I am asking because unfortunately I have seen the calculations run a number of different ways from different engineers in the past few months. If I understand here basically generate the load to each beam from the stiffness of the two beams. If both sections are the same each would take 1/2 of the load. If sections have a different moment of inertia it would be based on this ratio. Still consider the neutral axis in bending about each invidual section. How would you consider shear?
 
The shear is generated by the loading, so must be taken in the same ratio as the moments of inertia also.
 
Each beam is essentially independent, so each beam will cary its own vertical shear. upper beam may spread the load for the lower beam, so it may be more unifomly loaded. Also, I would think the lower beam would carry slightly more load than the upper beam. The lower beam is fre to deflect, but would inhibit the deflection of the upper beam, as both can not deflect to the same shape, thus slightly more load would be carried by the lower beam. I think it is a minor difference and the only practical use is to win a beer bet at a stuructures conference.
 
So far the discussion has followed ASD design. I'm new to LRFD and a little foggy on the concepts, so please help me out with this. If, at the strength limit, two different size beams would have a combined strength Zx1+Zx2, then, at the limit, assuming LTB does not come into play, does each beam carry a load proportional to the Zs, instead of the Is?
 
Possibly (depending on the sections chosen), but just distribute according to Ix. You can't go wrong there.

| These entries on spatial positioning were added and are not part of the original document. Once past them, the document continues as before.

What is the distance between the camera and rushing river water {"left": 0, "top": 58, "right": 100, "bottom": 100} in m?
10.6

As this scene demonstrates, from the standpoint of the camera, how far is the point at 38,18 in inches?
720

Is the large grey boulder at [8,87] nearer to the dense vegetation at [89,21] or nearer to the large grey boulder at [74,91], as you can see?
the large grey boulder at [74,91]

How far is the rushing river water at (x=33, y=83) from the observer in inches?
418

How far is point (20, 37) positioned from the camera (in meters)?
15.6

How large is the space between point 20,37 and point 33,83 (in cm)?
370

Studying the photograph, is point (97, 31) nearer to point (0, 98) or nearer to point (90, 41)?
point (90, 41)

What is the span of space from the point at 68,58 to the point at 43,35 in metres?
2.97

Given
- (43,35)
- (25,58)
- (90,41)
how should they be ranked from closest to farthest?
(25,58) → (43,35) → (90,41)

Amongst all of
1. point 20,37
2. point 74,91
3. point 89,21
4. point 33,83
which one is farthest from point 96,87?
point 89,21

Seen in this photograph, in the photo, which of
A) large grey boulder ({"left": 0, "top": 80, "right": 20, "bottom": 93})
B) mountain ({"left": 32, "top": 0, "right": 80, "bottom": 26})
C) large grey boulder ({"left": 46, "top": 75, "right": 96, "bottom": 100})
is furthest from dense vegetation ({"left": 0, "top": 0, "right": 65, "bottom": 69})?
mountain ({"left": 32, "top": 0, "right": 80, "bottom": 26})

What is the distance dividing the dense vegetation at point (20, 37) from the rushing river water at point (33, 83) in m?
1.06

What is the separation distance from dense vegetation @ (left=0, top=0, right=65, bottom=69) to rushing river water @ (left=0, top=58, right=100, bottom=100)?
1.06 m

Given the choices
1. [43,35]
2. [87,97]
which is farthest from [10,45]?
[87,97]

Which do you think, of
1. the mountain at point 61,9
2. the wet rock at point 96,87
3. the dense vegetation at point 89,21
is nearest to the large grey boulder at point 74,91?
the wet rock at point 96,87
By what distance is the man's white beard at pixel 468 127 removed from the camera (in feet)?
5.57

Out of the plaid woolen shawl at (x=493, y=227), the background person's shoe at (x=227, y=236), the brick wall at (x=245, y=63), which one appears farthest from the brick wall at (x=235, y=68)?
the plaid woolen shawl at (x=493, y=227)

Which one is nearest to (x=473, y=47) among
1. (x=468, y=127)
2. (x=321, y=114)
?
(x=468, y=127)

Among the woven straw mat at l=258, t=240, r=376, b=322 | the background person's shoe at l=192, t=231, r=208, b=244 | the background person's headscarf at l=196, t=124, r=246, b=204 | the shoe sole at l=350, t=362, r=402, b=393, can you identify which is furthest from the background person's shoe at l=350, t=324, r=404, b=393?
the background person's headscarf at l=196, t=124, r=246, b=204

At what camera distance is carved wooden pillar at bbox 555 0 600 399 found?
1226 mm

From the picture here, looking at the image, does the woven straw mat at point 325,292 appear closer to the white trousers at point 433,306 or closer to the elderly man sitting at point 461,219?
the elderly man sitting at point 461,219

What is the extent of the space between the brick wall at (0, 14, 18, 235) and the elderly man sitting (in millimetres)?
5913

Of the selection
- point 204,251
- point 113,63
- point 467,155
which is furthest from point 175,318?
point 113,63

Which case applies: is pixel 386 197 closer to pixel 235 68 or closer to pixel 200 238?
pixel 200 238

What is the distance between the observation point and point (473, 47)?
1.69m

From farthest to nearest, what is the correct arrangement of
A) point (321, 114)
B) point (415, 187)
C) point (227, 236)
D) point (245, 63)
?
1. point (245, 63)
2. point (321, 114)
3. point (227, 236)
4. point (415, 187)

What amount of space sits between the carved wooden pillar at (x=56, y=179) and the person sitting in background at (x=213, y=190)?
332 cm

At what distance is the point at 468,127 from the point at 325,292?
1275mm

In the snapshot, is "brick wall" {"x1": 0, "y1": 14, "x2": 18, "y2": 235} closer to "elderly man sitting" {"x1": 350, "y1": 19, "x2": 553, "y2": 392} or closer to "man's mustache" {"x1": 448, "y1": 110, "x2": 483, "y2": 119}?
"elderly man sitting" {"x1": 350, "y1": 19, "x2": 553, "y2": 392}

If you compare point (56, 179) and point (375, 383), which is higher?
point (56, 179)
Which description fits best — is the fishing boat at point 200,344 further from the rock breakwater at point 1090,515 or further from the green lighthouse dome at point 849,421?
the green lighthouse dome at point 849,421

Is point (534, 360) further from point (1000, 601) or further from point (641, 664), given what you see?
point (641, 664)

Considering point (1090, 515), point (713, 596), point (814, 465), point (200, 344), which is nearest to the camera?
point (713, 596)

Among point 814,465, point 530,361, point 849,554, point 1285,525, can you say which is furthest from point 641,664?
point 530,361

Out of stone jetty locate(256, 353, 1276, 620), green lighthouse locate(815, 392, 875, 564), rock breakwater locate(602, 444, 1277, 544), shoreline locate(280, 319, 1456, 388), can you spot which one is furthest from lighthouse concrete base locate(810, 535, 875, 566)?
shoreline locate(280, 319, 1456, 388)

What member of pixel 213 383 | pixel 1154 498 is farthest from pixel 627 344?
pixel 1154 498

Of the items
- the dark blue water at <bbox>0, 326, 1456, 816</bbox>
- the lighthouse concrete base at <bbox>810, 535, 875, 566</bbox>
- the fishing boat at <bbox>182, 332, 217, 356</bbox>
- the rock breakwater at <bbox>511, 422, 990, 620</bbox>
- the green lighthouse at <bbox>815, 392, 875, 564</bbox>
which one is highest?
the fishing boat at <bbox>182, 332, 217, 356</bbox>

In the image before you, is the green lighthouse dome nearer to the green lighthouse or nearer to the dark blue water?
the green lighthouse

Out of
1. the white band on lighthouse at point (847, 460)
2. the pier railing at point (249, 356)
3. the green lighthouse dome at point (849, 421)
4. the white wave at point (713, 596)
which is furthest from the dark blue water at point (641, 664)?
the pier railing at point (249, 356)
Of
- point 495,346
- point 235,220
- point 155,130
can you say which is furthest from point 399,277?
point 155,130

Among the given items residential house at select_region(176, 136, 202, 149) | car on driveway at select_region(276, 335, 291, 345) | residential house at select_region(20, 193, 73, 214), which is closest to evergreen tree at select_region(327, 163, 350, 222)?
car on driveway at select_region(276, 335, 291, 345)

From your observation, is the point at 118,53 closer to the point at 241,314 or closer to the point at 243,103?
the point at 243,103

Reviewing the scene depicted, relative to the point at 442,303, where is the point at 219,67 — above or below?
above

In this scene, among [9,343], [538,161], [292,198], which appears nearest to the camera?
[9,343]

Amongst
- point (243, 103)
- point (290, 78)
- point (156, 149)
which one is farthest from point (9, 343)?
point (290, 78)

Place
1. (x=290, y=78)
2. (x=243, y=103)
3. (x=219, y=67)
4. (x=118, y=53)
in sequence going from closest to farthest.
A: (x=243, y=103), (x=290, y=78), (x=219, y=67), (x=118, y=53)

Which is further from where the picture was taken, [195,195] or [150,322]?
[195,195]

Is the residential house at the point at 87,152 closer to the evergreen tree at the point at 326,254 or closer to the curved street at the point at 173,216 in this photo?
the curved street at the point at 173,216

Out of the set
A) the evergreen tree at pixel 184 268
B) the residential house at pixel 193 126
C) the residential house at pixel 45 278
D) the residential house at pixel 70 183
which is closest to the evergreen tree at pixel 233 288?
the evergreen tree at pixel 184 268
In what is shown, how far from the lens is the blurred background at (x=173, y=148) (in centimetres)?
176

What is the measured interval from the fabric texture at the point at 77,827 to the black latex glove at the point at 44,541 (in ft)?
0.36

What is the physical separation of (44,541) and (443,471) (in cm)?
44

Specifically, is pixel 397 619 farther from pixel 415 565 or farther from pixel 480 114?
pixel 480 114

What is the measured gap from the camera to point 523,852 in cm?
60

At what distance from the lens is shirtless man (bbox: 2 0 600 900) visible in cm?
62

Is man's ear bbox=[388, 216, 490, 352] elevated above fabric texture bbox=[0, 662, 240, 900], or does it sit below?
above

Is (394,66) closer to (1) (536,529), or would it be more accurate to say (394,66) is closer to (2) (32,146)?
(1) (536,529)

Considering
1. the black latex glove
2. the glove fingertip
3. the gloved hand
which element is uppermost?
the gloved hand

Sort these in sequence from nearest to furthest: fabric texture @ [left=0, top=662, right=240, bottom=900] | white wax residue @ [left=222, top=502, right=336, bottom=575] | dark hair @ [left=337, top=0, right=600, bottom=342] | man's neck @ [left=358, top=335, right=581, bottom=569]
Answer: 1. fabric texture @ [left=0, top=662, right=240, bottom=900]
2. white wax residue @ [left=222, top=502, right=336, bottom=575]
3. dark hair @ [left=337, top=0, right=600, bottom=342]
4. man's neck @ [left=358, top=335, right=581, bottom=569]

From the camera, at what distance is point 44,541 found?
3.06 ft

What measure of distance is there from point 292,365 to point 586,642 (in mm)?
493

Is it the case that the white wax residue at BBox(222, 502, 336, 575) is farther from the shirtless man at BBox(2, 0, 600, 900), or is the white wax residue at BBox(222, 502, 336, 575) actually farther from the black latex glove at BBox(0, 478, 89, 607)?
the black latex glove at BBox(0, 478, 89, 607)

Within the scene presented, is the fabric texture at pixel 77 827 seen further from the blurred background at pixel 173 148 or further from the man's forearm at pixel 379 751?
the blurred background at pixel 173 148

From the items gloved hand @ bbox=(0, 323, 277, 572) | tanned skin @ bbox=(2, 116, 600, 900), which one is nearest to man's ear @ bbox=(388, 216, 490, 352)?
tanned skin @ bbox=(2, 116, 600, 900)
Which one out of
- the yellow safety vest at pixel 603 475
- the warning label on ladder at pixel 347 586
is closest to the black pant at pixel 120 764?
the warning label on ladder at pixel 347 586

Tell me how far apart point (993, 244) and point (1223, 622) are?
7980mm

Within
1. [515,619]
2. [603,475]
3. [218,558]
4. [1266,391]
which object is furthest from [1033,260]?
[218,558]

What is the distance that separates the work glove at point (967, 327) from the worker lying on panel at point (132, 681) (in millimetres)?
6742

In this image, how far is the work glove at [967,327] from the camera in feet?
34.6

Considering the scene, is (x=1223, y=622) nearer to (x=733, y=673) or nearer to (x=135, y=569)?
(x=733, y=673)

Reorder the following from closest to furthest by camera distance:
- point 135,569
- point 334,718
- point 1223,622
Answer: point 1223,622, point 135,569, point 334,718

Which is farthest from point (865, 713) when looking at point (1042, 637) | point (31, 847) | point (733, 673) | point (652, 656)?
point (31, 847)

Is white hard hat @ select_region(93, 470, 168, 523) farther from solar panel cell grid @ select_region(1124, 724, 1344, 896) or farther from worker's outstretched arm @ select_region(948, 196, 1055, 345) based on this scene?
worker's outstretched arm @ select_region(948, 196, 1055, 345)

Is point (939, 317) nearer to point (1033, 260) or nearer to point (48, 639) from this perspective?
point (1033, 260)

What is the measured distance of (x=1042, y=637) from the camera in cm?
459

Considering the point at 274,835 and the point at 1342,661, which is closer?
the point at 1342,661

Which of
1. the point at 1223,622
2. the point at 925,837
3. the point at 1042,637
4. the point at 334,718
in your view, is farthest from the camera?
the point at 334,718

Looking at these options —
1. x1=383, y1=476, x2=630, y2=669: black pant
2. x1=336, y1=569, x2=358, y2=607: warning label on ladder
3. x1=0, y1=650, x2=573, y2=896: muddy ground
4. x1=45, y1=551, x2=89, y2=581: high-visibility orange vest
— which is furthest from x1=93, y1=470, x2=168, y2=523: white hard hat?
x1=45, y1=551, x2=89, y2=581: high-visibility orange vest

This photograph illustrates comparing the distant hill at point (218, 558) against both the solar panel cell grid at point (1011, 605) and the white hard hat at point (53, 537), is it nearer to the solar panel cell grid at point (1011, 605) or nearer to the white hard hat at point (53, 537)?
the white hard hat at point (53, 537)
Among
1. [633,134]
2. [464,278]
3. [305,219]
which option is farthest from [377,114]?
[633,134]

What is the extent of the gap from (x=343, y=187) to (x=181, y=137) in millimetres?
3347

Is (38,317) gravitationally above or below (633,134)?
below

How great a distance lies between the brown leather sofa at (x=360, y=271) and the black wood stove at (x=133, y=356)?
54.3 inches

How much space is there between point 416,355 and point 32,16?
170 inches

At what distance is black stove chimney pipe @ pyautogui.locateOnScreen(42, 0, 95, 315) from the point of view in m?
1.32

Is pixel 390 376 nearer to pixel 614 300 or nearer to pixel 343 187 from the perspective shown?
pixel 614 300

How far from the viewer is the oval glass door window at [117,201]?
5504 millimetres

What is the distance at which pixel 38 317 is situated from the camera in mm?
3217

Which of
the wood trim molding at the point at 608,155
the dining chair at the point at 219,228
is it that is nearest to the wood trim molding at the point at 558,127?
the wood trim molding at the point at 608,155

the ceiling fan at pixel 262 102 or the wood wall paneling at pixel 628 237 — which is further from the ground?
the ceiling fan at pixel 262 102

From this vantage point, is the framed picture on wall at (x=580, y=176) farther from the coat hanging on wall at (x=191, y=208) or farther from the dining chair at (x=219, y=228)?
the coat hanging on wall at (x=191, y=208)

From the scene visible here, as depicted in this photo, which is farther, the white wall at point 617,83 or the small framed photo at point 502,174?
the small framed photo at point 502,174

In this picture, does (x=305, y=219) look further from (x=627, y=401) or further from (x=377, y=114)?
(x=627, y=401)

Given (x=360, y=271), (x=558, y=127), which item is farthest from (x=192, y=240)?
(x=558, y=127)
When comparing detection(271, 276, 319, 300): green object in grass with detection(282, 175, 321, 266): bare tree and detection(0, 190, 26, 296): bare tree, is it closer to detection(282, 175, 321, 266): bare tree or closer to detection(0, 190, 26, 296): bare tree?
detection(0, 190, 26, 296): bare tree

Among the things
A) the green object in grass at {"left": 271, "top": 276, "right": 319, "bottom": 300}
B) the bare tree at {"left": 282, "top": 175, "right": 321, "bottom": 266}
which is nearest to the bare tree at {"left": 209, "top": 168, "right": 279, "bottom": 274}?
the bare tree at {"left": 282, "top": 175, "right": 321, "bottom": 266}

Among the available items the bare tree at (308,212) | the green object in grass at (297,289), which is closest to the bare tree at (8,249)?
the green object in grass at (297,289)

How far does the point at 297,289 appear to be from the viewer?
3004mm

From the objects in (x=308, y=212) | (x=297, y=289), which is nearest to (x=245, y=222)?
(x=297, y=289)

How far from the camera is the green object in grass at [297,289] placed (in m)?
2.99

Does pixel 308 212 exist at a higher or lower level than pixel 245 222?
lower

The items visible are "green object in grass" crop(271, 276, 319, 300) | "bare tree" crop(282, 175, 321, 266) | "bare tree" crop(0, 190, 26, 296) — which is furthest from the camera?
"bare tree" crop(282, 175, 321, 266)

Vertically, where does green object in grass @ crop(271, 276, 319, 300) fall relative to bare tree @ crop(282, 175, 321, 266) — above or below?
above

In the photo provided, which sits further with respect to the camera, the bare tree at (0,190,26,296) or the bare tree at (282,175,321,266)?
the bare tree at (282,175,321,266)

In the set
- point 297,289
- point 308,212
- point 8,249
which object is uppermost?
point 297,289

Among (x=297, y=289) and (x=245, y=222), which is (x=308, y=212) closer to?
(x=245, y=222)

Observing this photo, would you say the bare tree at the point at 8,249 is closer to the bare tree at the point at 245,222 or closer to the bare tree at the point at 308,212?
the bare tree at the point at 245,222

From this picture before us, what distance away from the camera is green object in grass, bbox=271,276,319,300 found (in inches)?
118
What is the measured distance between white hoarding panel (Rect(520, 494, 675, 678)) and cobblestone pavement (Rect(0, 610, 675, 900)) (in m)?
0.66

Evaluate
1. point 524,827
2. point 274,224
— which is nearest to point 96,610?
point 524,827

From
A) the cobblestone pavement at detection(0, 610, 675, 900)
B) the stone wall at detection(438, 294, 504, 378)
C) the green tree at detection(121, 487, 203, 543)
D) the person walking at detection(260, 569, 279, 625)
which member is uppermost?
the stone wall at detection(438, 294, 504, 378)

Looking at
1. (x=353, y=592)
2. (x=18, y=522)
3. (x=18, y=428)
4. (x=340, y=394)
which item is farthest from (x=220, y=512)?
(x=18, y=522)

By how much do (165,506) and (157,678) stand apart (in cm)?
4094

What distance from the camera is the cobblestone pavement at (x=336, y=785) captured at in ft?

This has nothing to do with ASD vs. LRFD, this is a fundamental engineering mechanics concept. The method by which we design for it has nothing to do with it.
 
But, at the limit, things no longer behave elastically. Why distribute the load according to the elastic stiffness?
 
DWHA's deflection distribution will dictate how the beams distribute the load. The same way we determine a internal reaction of a 3 bearing point indeterminite beam. That's why you base it on the sections stiffness and not platic or section modulus.
 
This is similar to distributing loads to shearwalls under seismic loads. We don't expect a structure to behave elastically during a design earthquake, but we distribute the loading based on elastic stiffness (assuming a rigid deaphragm, or course).
If you have 2 simply supported beams on top of each other (not connected) and apply a point load at midspan they will deflect together. I suppose you could do an analysis to see which one will cause firt yield (then first plastic hinge) and do a sort of plastic analysis based on the redundancy, but that really seems unwarrented.
Either way, I would not recommend just distributing based on Z.